Foi o surto inicial dessa cegueira que desdenha da capacidade de percepção e de resposta da sociedade, da mídia e, por extensão, dos políticos. Daí os grosseiros erros de cálculo do governo na tramitação da 232 na Câmara. Para começar, o Planalto supôs que o deputado Severino Cavalcanti, embora inimigo da MP, concordaria em retardar a sua inclusão na pauta de votações - e isso imediatamente depois de Lula tê-lo deixado em carne viva ao desmoralizar a sua bravata sobre a nomeação de um afilhado para o Ministério.

Em seguida, os luminares do governo conceberam o ardil de propor a substituição da medida por um projeto que reinstituiria a correção do IR e abrandaria, aqui e ali, as maldades patrocinadas pela Fazenda. Não contaram com a adesão de parcela suficiente da base aliada ao contrafogo da oposição, que requereu o desmembramento da MP para aprovar os 10% e rejeitar o resto. Tanto que, em duas sessões consecutivas, os líderes das bancadas governistas, teoricamente majoritárias, tiveram de lançar mão de um recurso típico das minorias - obstruir os trabalhos legislativos.

Mas nem todas essas trombadas convenceram os privados da visão a, pelo menos, se valerem de bengalas brancas. Assim como o deputado Chinaglia encenou o imaginário ato de grandeza de um governo que vai ao encontro da sociedade - quando foi obrigado a fazer precisamente o que a oposição tinha sugerido, só tratando, depois, de disfarçar o óbvio -, o ministro Palocci levou ao palco, para uma presumível platéia de sonsos, uma adaptação de A raposa e as uvas, de Esopo. Disse que o governo tinha votos para aprovar a MP, mas preferiu "promover o debate".

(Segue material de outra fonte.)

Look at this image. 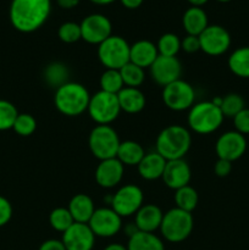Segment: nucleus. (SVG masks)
Returning a JSON list of instances; mask_svg holds the SVG:
<instances>
[{"instance_id": "nucleus-1", "label": "nucleus", "mask_w": 249, "mask_h": 250, "mask_svg": "<svg viewBox=\"0 0 249 250\" xmlns=\"http://www.w3.org/2000/svg\"><path fill=\"white\" fill-rule=\"evenodd\" d=\"M50 12V0H12L9 17L16 31L32 33L48 21Z\"/></svg>"}, {"instance_id": "nucleus-2", "label": "nucleus", "mask_w": 249, "mask_h": 250, "mask_svg": "<svg viewBox=\"0 0 249 250\" xmlns=\"http://www.w3.org/2000/svg\"><path fill=\"white\" fill-rule=\"evenodd\" d=\"M192 146V136L186 127L181 125H171L165 127L156 137V153L166 161L185 158Z\"/></svg>"}, {"instance_id": "nucleus-3", "label": "nucleus", "mask_w": 249, "mask_h": 250, "mask_svg": "<svg viewBox=\"0 0 249 250\" xmlns=\"http://www.w3.org/2000/svg\"><path fill=\"white\" fill-rule=\"evenodd\" d=\"M90 94L81 83L67 82L59 87L54 95V104L60 114L76 117L87 111Z\"/></svg>"}, {"instance_id": "nucleus-4", "label": "nucleus", "mask_w": 249, "mask_h": 250, "mask_svg": "<svg viewBox=\"0 0 249 250\" xmlns=\"http://www.w3.org/2000/svg\"><path fill=\"white\" fill-rule=\"evenodd\" d=\"M224 119L220 107L214 103L200 102L189 109L187 124L190 131L205 136L217 131L224 122Z\"/></svg>"}, {"instance_id": "nucleus-5", "label": "nucleus", "mask_w": 249, "mask_h": 250, "mask_svg": "<svg viewBox=\"0 0 249 250\" xmlns=\"http://www.w3.org/2000/svg\"><path fill=\"white\" fill-rule=\"evenodd\" d=\"M194 219L192 212H187L178 208H172L164 212L160 232L164 239L170 243H181L192 234Z\"/></svg>"}, {"instance_id": "nucleus-6", "label": "nucleus", "mask_w": 249, "mask_h": 250, "mask_svg": "<svg viewBox=\"0 0 249 250\" xmlns=\"http://www.w3.org/2000/svg\"><path fill=\"white\" fill-rule=\"evenodd\" d=\"M120 143L119 134L110 125H97L88 138L90 151L99 161L116 158Z\"/></svg>"}, {"instance_id": "nucleus-7", "label": "nucleus", "mask_w": 249, "mask_h": 250, "mask_svg": "<svg viewBox=\"0 0 249 250\" xmlns=\"http://www.w3.org/2000/svg\"><path fill=\"white\" fill-rule=\"evenodd\" d=\"M129 45L120 36H110L98 45V59L105 68L120 70L129 62Z\"/></svg>"}, {"instance_id": "nucleus-8", "label": "nucleus", "mask_w": 249, "mask_h": 250, "mask_svg": "<svg viewBox=\"0 0 249 250\" xmlns=\"http://www.w3.org/2000/svg\"><path fill=\"white\" fill-rule=\"evenodd\" d=\"M87 112L97 125L112 124L121 112L117 94L99 90L95 94L90 95Z\"/></svg>"}, {"instance_id": "nucleus-9", "label": "nucleus", "mask_w": 249, "mask_h": 250, "mask_svg": "<svg viewBox=\"0 0 249 250\" xmlns=\"http://www.w3.org/2000/svg\"><path fill=\"white\" fill-rule=\"evenodd\" d=\"M163 102L172 111H185L194 105L195 90L190 83L182 78L163 88Z\"/></svg>"}, {"instance_id": "nucleus-10", "label": "nucleus", "mask_w": 249, "mask_h": 250, "mask_svg": "<svg viewBox=\"0 0 249 250\" xmlns=\"http://www.w3.org/2000/svg\"><path fill=\"white\" fill-rule=\"evenodd\" d=\"M144 202V194L136 185H124L111 195L110 208L121 217L136 215Z\"/></svg>"}, {"instance_id": "nucleus-11", "label": "nucleus", "mask_w": 249, "mask_h": 250, "mask_svg": "<svg viewBox=\"0 0 249 250\" xmlns=\"http://www.w3.org/2000/svg\"><path fill=\"white\" fill-rule=\"evenodd\" d=\"M82 39L88 44L99 45L112 36L111 21L102 14H90L80 23Z\"/></svg>"}, {"instance_id": "nucleus-12", "label": "nucleus", "mask_w": 249, "mask_h": 250, "mask_svg": "<svg viewBox=\"0 0 249 250\" xmlns=\"http://www.w3.org/2000/svg\"><path fill=\"white\" fill-rule=\"evenodd\" d=\"M200 50L210 56H220L231 46L228 31L219 24H209L199 36Z\"/></svg>"}, {"instance_id": "nucleus-13", "label": "nucleus", "mask_w": 249, "mask_h": 250, "mask_svg": "<svg viewBox=\"0 0 249 250\" xmlns=\"http://www.w3.org/2000/svg\"><path fill=\"white\" fill-rule=\"evenodd\" d=\"M88 226L90 227L95 237L110 238L121 231L122 217L111 208H99L95 209L94 214L88 222Z\"/></svg>"}, {"instance_id": "nucleus-14", "label": "nucleus", "mask_w": 249, "mask_h": 250, "mask_svg": "<svg viewBox=\"0 0 249 250\" xmlns=\"http://www.w3.org/2000/svg\"><path fill=\"white\" fill-rule=\"evenodd\" d=\"M151 78L160 87H166L170 83L180 80L182 75V63L176 56H161L149 67Z\"/></svg>"}, {"instance_id": "nucleus-15", "label": "nucleus", "mask_w": 249, "mask_h": 250, "mask_svg": "<svg viewBox=\"0 0 249 250\" xmlns=\"http://www.w3.org/2000/svg\"><path fill=\"white\" fill-rule=\"evenodd\" d=\"M247 150V139L243 134L237 131L225 132L219 137L215 144V151L219 159L227 161L238 160Z\"/></svg>"}, {"instance_id": "nucleus-16", "label": "nucleus", "mask_w": 249, "mask_h": 250, "mask_svg": "<svg viewBox=\"0 0 249 250\" xmlns=\"http://www.w3.org/2000/svg\"><path fill=\"white\" fill-rule=\"evenodd\" d=\"M61 241L66 250H93L95 234L88 224L75 222L67 231L63 232Z\"/></svg>"}, {"instance_id": "nucleus-17", "label": "nucleus", "mask_w": 249, "mask_h": 250, "mask_svg": "<svg viewBox=\"0 0 249 250\" xmlns=\"http://www.w3.org/2000/svg\"><path fill=\"white\" fill-rule=\"evenodd\" d=\"M192 178V170L185 159L166 161L161 180L170 189L177 190L180 188L188 186Z\"/></svg>"}, {"instance_id": "nucleus-18", "label": "nucleus", "mask_w": 249, "mask_h": 250, "mask_svg": "<svg viewBox=\"0 0 249 250\" xmlns=\"http://www.w3.org/2000/svg\"><path fill=\"white\" fill-rule=\"evenodd\" d=\"M124 173V166L117 158L106 159L99 161L95 168V181L98 185L105 189L115 188L122 181Z\"/></svg>"}, {"instance_id": "nucleus-19", "label": "nucleus", "mask_w": 249, "mask_h": 250, "mask_svg": "<svg viewBox=\"0 0 249 250\" xmlns=\"http://www.w3.org/2000/svg\"><path fill=\"white\" fill-rule=\"evenodd\" d=\"M164 212L158 205L143 204L134 215V226L138 231L154 233L160 229Z\"/></svg>"}, {"instance_id": "nucleus-20", "label": "nucleus", "mask_w": 249, "mask_h": 250, "mask_svg": "<svg viewBox=\"0 0 249 250\" xmlns=\"http://www.w3.org/2000/svg\"><path fill=\"white\" fill-rule=\"evenodd\" d=\"M159 51L156 44L148 39H141L129 48V62L142 68H149L158 59Z\"/></svg>"}, {"instance_id": "nucleus-21", "label": "nucleus", "mask_w": 249, "mask_h": 250, "mask_svg": "<svg viewBox=\"0 0 249 250\" xmlns=\"http://www.w3.org/2000/svg\"><path fill=\"white\" fill-rule=\"evenodd\" d=\"M166 160L158 154L156 151L145 153L144 158L138 164V173L143 180L155 181L163 177L164 170H165Z\"/></svg>"}, {"instance_id": "nucleus-22", "label": "nucleus", "mask_w": 249, "mask_h": 250, "mask_svg": "<svg viewBox=\"0 0 249 250\" xmlns=\"http://www.w3.org/2000/svg\"><path fill=\"white\" fill-rule=\"evenodd\" d=\"M67 209L73 221L78 224H88L95 211V205L89 195L80 193L71 198Z\"/></svg>"}, {"instance_id": "nucleus-23", "label": "nucleus", "mask_w": 249, "mask_h": 250, "mask_svg": "<svg viewBox=\"0 0 249 250\" xmlns=\"http://www.w3.org/2000/svg\"><path fill=\"white\" fill-rule=\"evenodd\" d=\"M121 111L126 114H138L145 107V95L139 88L124 87L117 93Z\"/></svg>"}, {"instance_id": "nucleus-24", "label": "nucleus", "mask_w": 249, "mask_h": 250, "mask_svg": "<svg viewBox=\"0 0 249 250\" xmlns=\"http://www.w3.org/2000/svg\"><path fill=\"white\" fill-rule=\"evenodd\" d=\"M182 24L186 33L189 36L199 37L203 31L209 26L207 12L203 10V7L190 6L183 14Z\"/></svg>"}, {"instance_id": "nucleus-25", "label": "nucleus", "mask_w": 249, "mask_h": 250, "mask_svg": "<svg viewBox=\"0 0 249 250\" xmlns=\"http://www.w3.org/2000/svg\"><path fill=\"white\" fill-rule=\"evenodd\" d=\"M127 250H165L161 238L149 232L137 231L129 236Z\"/></svg>"}, {"instance_id": "nucleus-26", "label": "nucleus", "mask_w": 249, "mask_h": 250, "mask_svg": "<svg viewBox=\"0 0 249 250\" xmlns=\"http://www.w3.org/2000/svg\"><path fill=\"white\" fill-rule=\"evenodd\" d=\"M145 155L143 146L134 141H124L120 143L116 158L124 166H138Z\"/></svg>"}, {"instance_id": "nucleus-27", "label": "nucleus", "mask_w": 249, "mask_h": 250, "mask_svg": "<svg viewBox=\"0 0 249 250\" xmlns=\"http://www.w3.org/2000/svg\"><path fill=\"white\" fill-rule=\"evenodd\" d=\"M229 71L237 77L249 78V46L236 49L227 61Z\"/></svg>"}, {"instance_id": "nucleus-28", "label": "nucleus", "mask_w": 249, "mask_h": 250, "mask_svg": "<svg viewBox=\"0 0 249 250\" xmlns=\"http://www.w3.org/2000/svg\"><path fill=\"white\" fill-rule=\"evenodd\" d=\"M68 76H70V72H68L67 66L63 65L62 62H51L44 70L45 82L56 89L68 82Z\"/></svg>"}, {"instance_id": "nucleus-29", "label": "nucleus", "mask_w": 249, "mask_h": 250, "mask_svg": "<svg viewBox=\"0 0 249 250\" xmlns=\"http://www.w3.org/2000/svg\"><path fill=\"white\" fill-rule=\"evenodd\" d=\"M198 202H199V195L192 186L188 185L175 190V203L176 208L178 209L193 212L198 207Z\"/></svg>"}, {"instance_id": "nucleus-30", "label": "nucleus", "mask_w": 249, "mask_h": 250, "mask_svg": "<svg viewBox=\"0 0 249 250\" xmlns=\"http://www.w3.org/2000/svg\"><path fill=\"white\" fill-rule=\"evenodd\" d=\"M120 73H121L122 81H124V87L131 88H139L143 84L144 80H145V72L144 68L139 67V66L134 65V63L128 62L120 68Z\"/></svg>"}, {"instance_id": "nucleus-31", "label": "nucleus", "mask_w": 249, "mask_h": 250, "mask_svg": "<svg viewBox=\"0 0 249 250\" xmlns=\"http://www.w3.org/2000/svg\"><path fill=\"white\" fill-rule=\"evenodd\" d=\"M100 90H104L111 94H117L122 88H124V81H122L121 73L119 70H109L105 68L104 72L102 73L99 80Z\"/></svg>"}, {"instance_id": "nucleus-32", "label": "nucleus", "mask_w": 249, "mask_h": 250, "mask_svg": "<svg viewBox=\"0 0 249 250\" xmlns=\"http://www.w3.org/2000/svg\"><path fill=\"white\" fill-rule=\"evenodd\" d=\"M49 224H50V226L55 231L63 233V232L67 231L75 224V221H73L67 208L61 207L56 208V209H54L50 212V215H49Z\"/></svg>"}, {"instance_id": "nucleus-33", "label": "nucleus", "mask_w": 249, "mask_h": 250, "mask_svg": "<svg viewBox=\"0 0 249 250\" xmlns=\"http://www.w3.org/2000/svg\"><path fill=\"white\" fill-rule=\"evenodd\" d=\"M244 107H246V103H244L243 97L236 93H229L225 95L220 105V110L224 117H229V119H233Z\"/></svg>"}, {"instance_id": "nucleus-34", "label": "nucleus", "mask_w": 249, "mask_h": 250, "mask_svg": "<svg viewBox=\"0 0 249 250\" xmlns=\"http://www.w3.org/2000/svg\"><path fill=\"white\" fill-rule=\"evenodd\" d=\"M159 55L176 56L181 50V39L173 33H165L159 38L156 43Z\"/></svg>"}, {"instance_id": "nucleus-35", "label": "nucleus", "mask_w": 249, "mask_h": 250, "mask_svg": "<svg viewBox=\"0 0 249 250\" xmlns=\"http://www.w3.org/2000/svg\"><path fill=\"white\" fill-rule=\"evenodd\" d=\"M20 112L11 102L0 99V131H9L14 127Z\"/></svg>"}, {"instance_id": "nucleus-36", "label": "nucleus", "mask_w": 249, "mask_h": 250, "mask_svg": "<svg viewBox=\"0 0 249 250\" xmlns=\"http://www.w3.org/2000/svg\"><path fill=\"white\" fill-rule=\"evenodd\" d=\"M58 37L61 42L66 44H73L82 39V33H81L80 23L68 21L63 22L58 29Z\"/></svg>"}, {"instance_id": "nucleus-37", "label": "nucleus", "mask_w": 249, "mask_h": 250, "mask_svg": "<svg viewBox=\"0 0 249 250\" xmlns=\"http://www.w3.org/2000/svg\"><path fill=\"white\" fill-rule=\"evenodd\" d=\"M12 129L21 137H29L36 132L37 120L29 114H19Z\"/></svg>"}, {"instance_id": "nucleus-38", "label": "nucleus", "mask_w": 249, "mask_h": 250, "mask_svg": "<svg viewBox=\"0 0 249 250\" xmlns=\"http://www.w3.org/2000/svg\"><path fill=\"white\" fill-rule=\"evenodd\" d=\"M233 125L237 132L241 134H249V109L244 107L233 117Z\"/></svg>"}, {"instance_id": "nucleus-39", "label": "nucleus", "mask_w": 249, "mask_h": 250, "mask_svg": "<svg viewBox=\"0 0 249 250\" xmlns=\"http://www.w3.org/2000/svg\"><path fill=\"white\" fill-rule=\"evenodd\" d=\"M12 205L5 197L0 195V227L6 226L12 217Z\"/></svg>"}, {"instance_id": "nucleus-40", "label": "nucleus", "mask_w": 249, "mask_h": 250, "mask_svg": "<svg viewBox=\"0 0 249 250\" xmlns=\"http://www.w3.org/2000/svg\"><path fill=\"white\" fill-rule=\"evenodd\" d=\"M181 49L188 54H194L200 50V42L198 36H187L181 39Z\"/></svg>"}, {"instance_id": "nucleus-41", "label": "nucleus", "mask_w": 249, "mask_h": 250, "mask_svg": "<svg viewBox=\"0 0 249 250\" xmlns=\"http://www.w3.org/2000/svg\"><path fill=\"white\" fill-rule=\"evenodd\" d=\"M232 171L231 161L224 160V159H217L214 166V172L217 177H227Z\"/></svg>"}, {"instance_id": "nucleus-42", "label": "nucleus", "mask_w": 249, "mask_h": 250, "mask_svg": "<svg viewBox=\"0 0 249 250\" xmlns=\"http://www.w3.org/2000/svg\"><path fill=\"white\" fill-rule=\"evenodd\" d=\"M38 250H66L63 246L62 241L59 239H48V241L43 242L39 247Z\"/></svg>"}, {"instance_id": "nucleus-43", "label": "nucleus", "mask_w": 249, "mask_h": 250, "mask_svg": "<svg viewBox=\"0 0 249 250\" xmlns=\"http://www.w3.org/2000/svg\"><path fill=\"white\" fill-rule=\"evenodd\" d=\"M144 0H120V2L122 4V6H124L128 10H136L139 6H142Z\"/></svg>"}, {"instance_id": "nucleus-44", "label": "nucleus", "mask_w": 249, "mask_h": 250, "mask_svg": "<svg viewBox=\"0 0 249 250\" xmlns=\"http://www.w3.org/2000/svg\"><path fill=\"white\" fill-rule=\"evenodd\" d=\"M80 1L81 0H58V5L61 9L70 10L77 6V5L80 4Z\"/></svg>"}, {"instance_id": "nucleus-45", "label": "nucleus", "mask_w": 249, "mask_h": 250, "mask_svg": "<svg viewBox=\"0 0 249 250\" xmlns=\"http://www.w3.org/2000/svg\"><path fill=\"white\" fill-rule=\"evenodd\" d=\"M103 250H127V247L122 246V244L120 243H111L109 244V246L105 247Z\"/></svg>"}, {"instance_id": "nucleus-46", "label": "nucleus", "mask_w": 249, "mask_h": 250, "mask_svg": "<svg viewBox=\"0 0 249 250\" xmlns=\"http://www.w3.org/2000/svg\"><path fill=\"white\" fill-rule=\"evenodd\" d=\"M188 2L190 4V6H195V7H203L205 4H207L209 0H187Z\"/></svg>"}, {"instance_id": "nucleus-47", "label": "nucleus", "mask_w": 249, "mask_h": 250, "mask_svg": "<svg viewBox=\"0 0 249 250\" xmlns=\"http://www.w3.org/2000/svg\"><path fill=\"white\" fill-rule=\"evenodd\" d=\"M89 1H92L93 4L95 5H110L112 4L114 1H116V0H89Z\"/></svg>"}, {"instance_id": "nucleus-48", "label": "nucleus", "mask_w": 249, "mask_h": 250, "mask_svg": "<svg viewBox=\"0 0 249 250\" xmlns=\"http://www.w3.org/2000/svg\"><path fill=\"white\" fill-rule=\"evenodd\" d=\"M216 1H219V2H228V1H231V0H216Z\"/></svg>"}]
</instances>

A imagem do principal responsável pelo sucesso da política econômica do governo Lula podia, como se diz, passar sem essa. Já bastava ter autorizado a Receita Federal a enxertar na MP da correção da Tabela do IR o aumento da carga tributária sobre o setor de serviços, à revelia das lideranças aliadas e sem informar o círculo íntimo do presidente. Com isso, incidentalmente, o seu colega e rival José Dirceu, da Casa Civil, sai ileso da mais fragorosa derrota do governo em seus 27 meses.

Resta desejar que o governo guarde do episódio o reconhecimento de algo que os seus membros gostavam de dizer nos tempos de oposição: o povo não é bobo.